PROMPT:
Only the lines below between the one holding "Clasificación-de-los" and the one holding "Amaranthus hybridus L. (Amarante hybride)", inclusive, are to be reproduced word for word; the pictures are to be left out.

PROVIDED RECORDS:
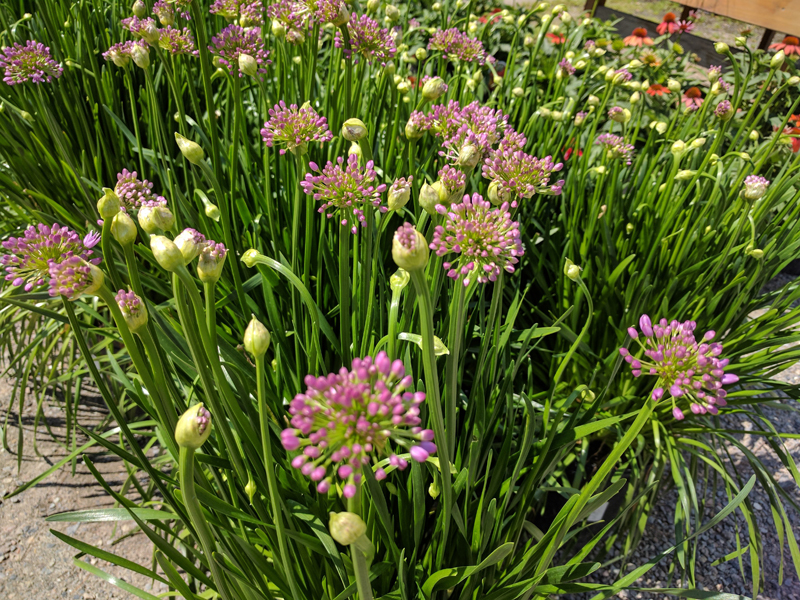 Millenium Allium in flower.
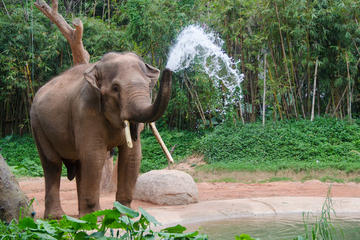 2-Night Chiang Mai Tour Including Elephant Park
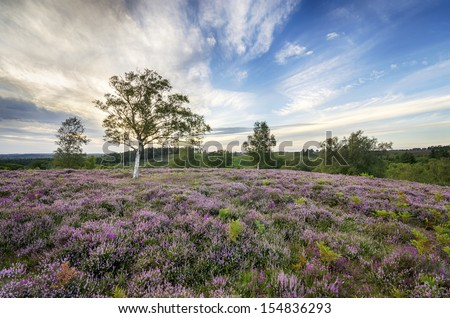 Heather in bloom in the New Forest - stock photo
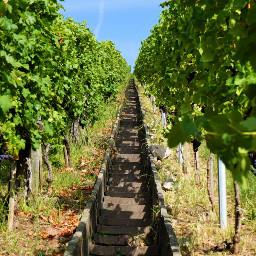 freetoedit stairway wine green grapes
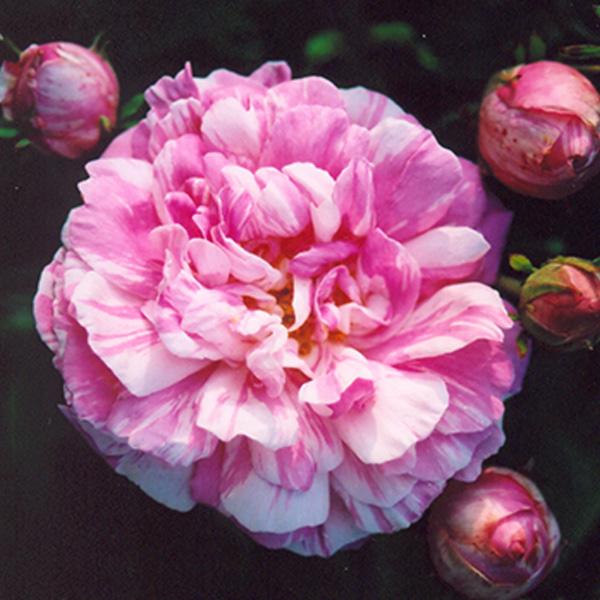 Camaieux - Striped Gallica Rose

--

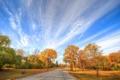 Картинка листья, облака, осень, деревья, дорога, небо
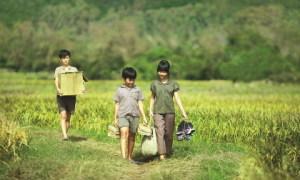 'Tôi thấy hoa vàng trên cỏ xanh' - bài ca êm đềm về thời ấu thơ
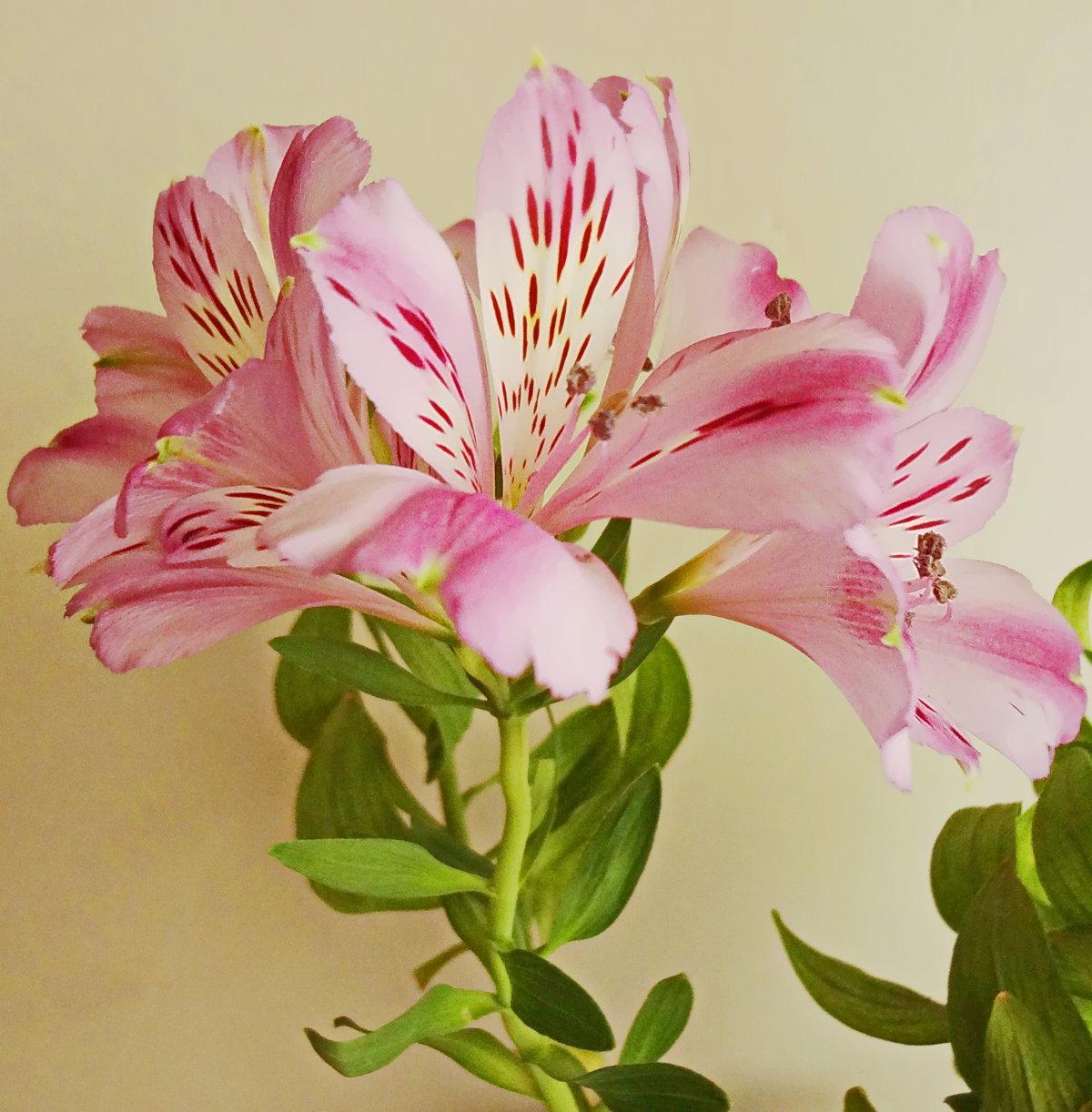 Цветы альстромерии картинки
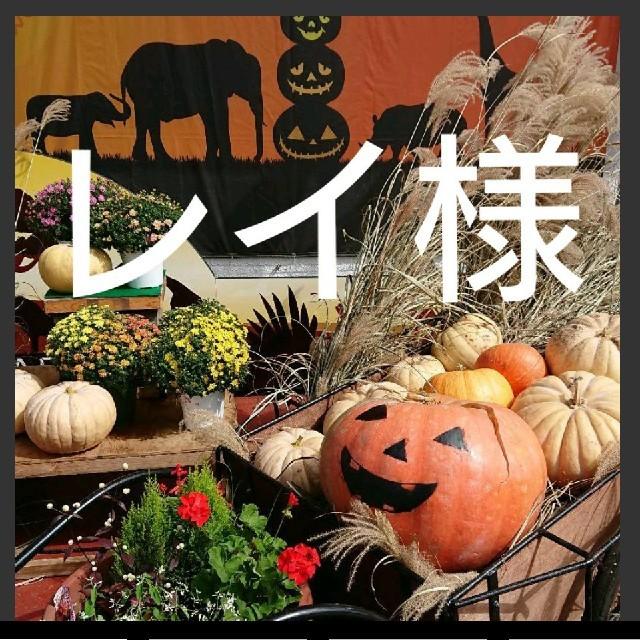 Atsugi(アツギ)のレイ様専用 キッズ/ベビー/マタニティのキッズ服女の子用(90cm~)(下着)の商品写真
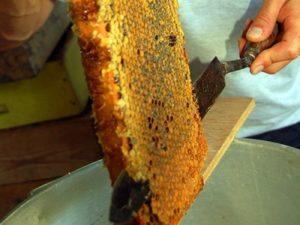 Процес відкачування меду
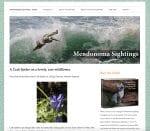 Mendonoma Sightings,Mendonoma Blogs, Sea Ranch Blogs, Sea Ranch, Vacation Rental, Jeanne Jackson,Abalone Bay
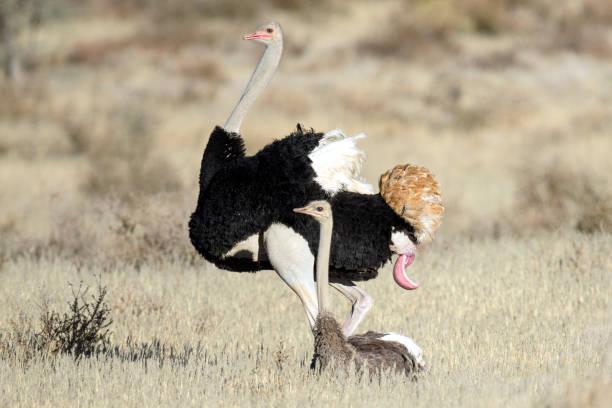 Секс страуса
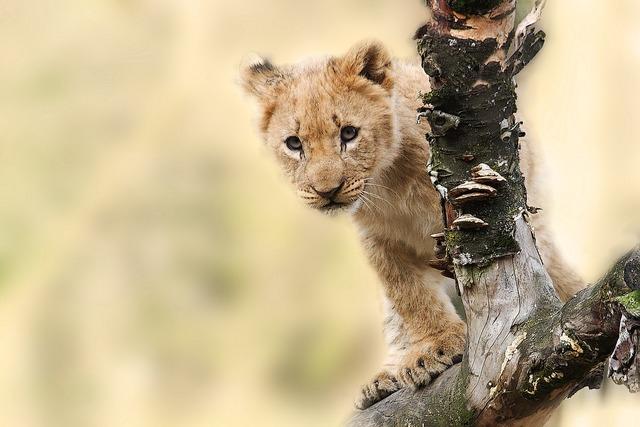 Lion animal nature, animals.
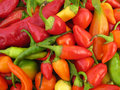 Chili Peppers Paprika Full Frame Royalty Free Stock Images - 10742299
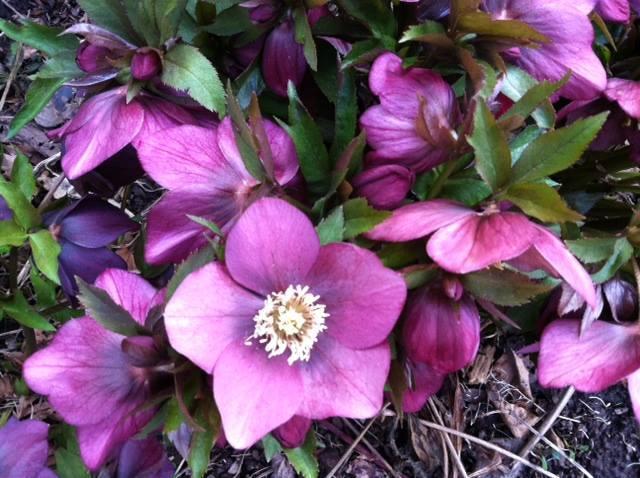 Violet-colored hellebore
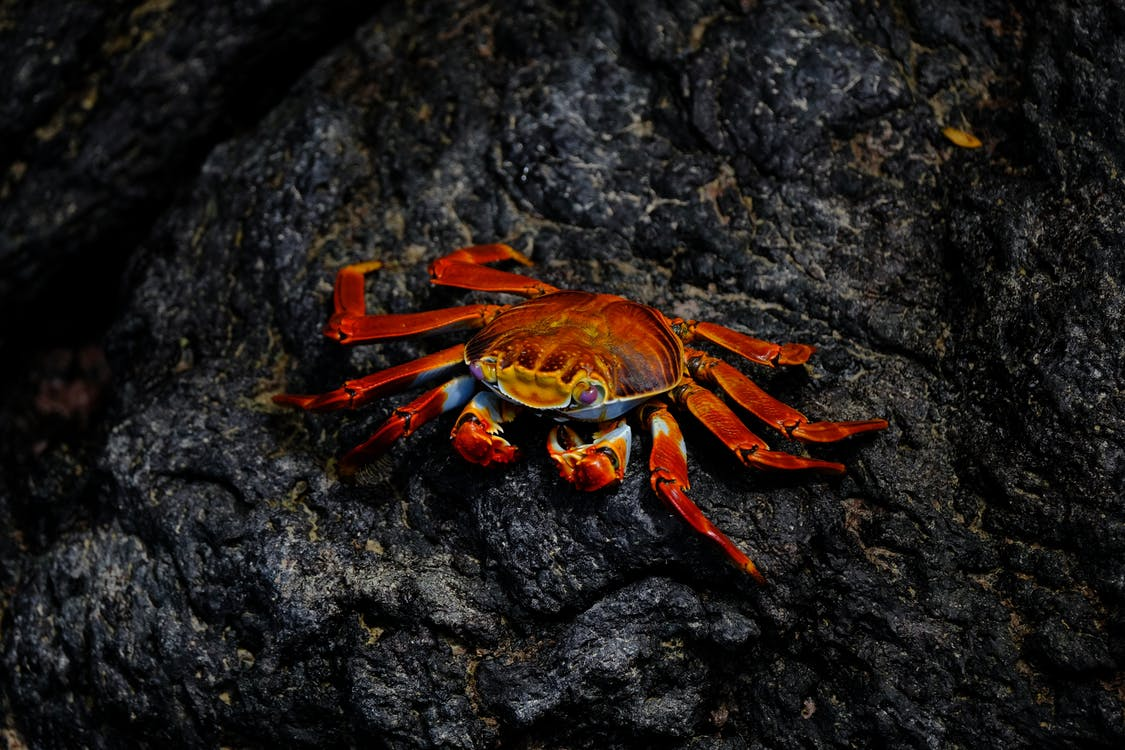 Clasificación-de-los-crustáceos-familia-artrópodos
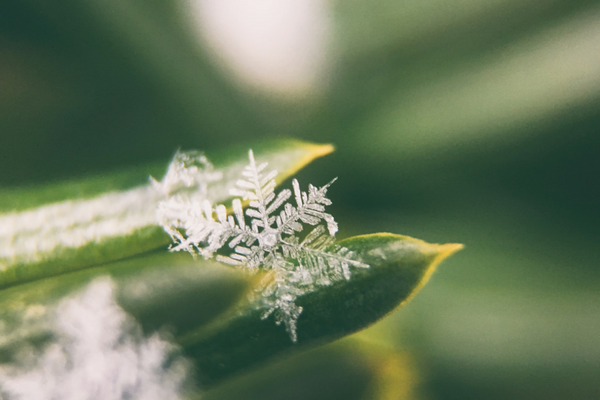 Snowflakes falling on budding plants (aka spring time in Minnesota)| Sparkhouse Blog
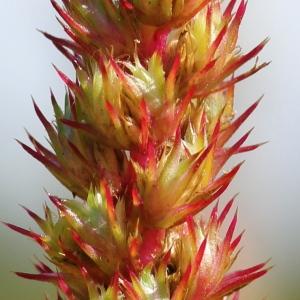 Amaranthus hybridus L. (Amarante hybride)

---

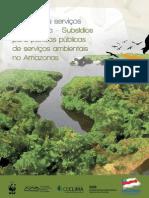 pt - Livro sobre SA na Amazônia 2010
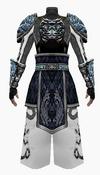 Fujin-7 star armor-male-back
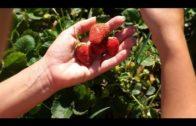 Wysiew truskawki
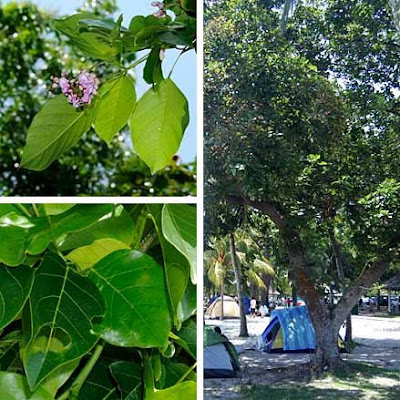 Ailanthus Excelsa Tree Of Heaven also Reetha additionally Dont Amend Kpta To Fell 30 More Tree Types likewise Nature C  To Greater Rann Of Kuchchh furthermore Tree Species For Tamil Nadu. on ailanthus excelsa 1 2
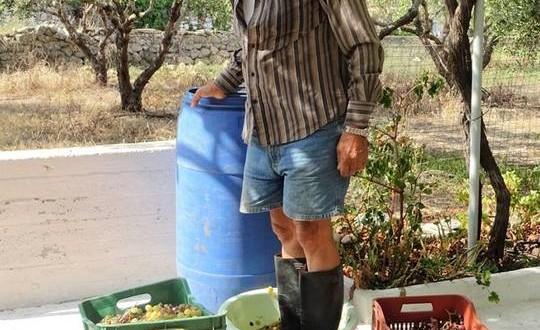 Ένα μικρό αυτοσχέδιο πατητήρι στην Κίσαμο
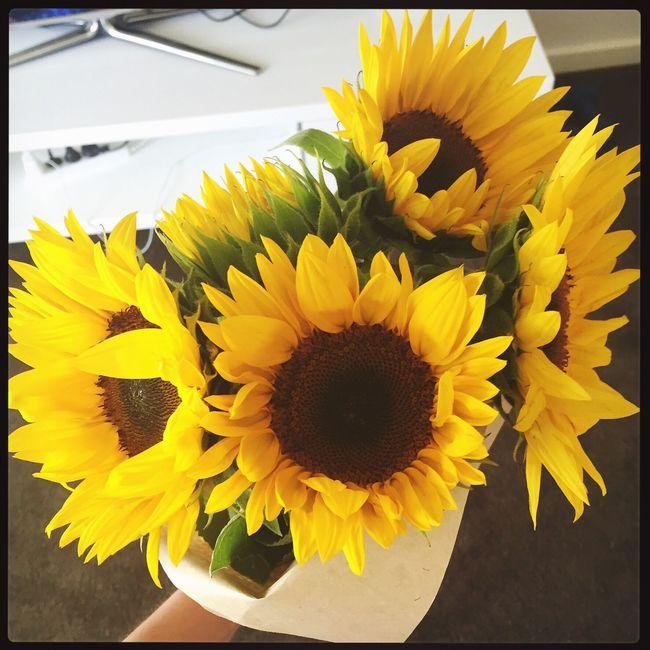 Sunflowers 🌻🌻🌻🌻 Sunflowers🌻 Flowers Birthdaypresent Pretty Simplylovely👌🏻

ANSWER SECTION:
 Clasificación-de-los-crustáceos-familia-artrópodos
 Snowflakes falling on budding plants (aka spring time in Minnesota)| Sparkhouse Blog
 Amaranthus hybridus L. (Amarante hybride)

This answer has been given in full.